> _Your task_
Reproduce every one of the records below word for word, leaving the pictures out.

Raw records
_ _ _
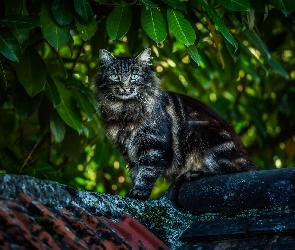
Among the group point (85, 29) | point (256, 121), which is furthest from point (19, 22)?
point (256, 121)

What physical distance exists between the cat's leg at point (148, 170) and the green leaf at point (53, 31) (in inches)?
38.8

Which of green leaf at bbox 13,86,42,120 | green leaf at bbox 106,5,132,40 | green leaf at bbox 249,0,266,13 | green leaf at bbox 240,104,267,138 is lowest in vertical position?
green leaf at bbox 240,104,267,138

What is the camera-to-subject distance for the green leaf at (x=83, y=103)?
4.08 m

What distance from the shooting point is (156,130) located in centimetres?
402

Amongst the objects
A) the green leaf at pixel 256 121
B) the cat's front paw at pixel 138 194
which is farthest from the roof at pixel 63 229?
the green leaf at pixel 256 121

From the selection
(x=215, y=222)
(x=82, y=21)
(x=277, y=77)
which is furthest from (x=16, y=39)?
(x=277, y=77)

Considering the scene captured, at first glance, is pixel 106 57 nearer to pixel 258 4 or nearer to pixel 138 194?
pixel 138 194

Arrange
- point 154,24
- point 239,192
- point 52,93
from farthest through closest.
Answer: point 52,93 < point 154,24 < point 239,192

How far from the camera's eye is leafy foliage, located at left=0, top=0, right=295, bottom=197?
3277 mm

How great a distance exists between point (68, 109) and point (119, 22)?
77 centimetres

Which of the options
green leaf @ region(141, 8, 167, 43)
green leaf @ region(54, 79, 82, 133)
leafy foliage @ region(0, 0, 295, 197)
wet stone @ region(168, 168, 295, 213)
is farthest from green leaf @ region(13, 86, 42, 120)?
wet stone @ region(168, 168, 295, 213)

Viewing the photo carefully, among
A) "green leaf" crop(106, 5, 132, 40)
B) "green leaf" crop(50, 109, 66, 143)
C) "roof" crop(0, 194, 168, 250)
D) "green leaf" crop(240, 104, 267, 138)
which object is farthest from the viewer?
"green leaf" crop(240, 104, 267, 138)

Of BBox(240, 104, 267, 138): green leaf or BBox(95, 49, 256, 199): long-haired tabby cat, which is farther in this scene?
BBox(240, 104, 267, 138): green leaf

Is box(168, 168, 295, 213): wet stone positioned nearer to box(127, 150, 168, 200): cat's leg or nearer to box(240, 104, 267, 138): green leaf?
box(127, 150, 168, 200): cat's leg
_ _ _
> _Solved exercise_
Among the group point (85, 29) | point (256, 121), which is furthest from point (19, 22)?
point (256, 121)

What physical distance exists between the cat's leg at point (148, 170) and the green leaf at point (53, 31) (in inches)?
38.8

Which of green leaf at bbox 13,86,42,120 | green leaf at bbox 106,5,132,40 | green leaf at bbox 249,0,266,13 | green leaf at bbox 240,104,267,138 is lowest in vertical position?
green leaf at bbox 240,104,267,138

What is the camera-to-subject distance for the green leaf at (x=83, y=103)?
4.08 m

What distance from the shooting point is (156,130) located in centimetres?
402

Amongst the objects
A) the green leaf at pixel 256 121
B) the cat's front paw at pixel 138 194
which is farthest from the roof at pixel 63 229?
the green leaf at pixel 256 121

From the selection
(x=215, y=222)
(x=82, y=21)
(x=277, y=77)
which is furthest from (x=16, y=39)?
(x=277, y=77)

Considering the scene captured, at first glance, is pixel 106 57 nearer to pixel 258 4 or nearer to pixel 138 194?
pixel 138 194

Arrange
- point 154,24
- point 239,192
- point 52,93
from farthest through closest.
Answer: point 52,93 < point 154,24 < point 239,192

How far from the camera's eye is leafy foliage, located at left=0, top=0, right=295, bottom=197?
3277 mm

How great a distance exists between point (68, 109) and point (119, 22)?
77 centimetres

Which of the options
green leaf @ region(141, 8, 167, 43)
green leaf @ region(54, 79, 82, 133)
leafy foliage @ region(0, 0, 295, 197)
wet stone @ region(168, 168, 295, 213)
is farthest from green leaf @ region(13, 86, 42, 120)?
wet stone @ region(168, 168, 295, 213)

Viewing the photo carefully, among
A) "green leaf" crop(106, 5, 132, 40)
B) "green leaf" crop(50, 109, 66, 143)
C) "roof" crop(0, 194, 168, 250)
D) "green leaf" crop(240, 104, 267, 138)
which object is farthest from the viewer?
"green leaf" crop(240, 104, 267, 138)

Of BBox(240, 104, 267, 138): green leaf or BBox(95, 49, 256, 199): long-haired tabby cat, which is farther in this scene?
BBox(240, 104, 267, 138): green leaf

Is box(168, 168, 295, 213): wet stone positioned nearer to box(127, 150, 168, 200): cat's leg or nearer to box(240, 104, 267, 138): green leaf?
box(127, 150, 168, 200): cat's leg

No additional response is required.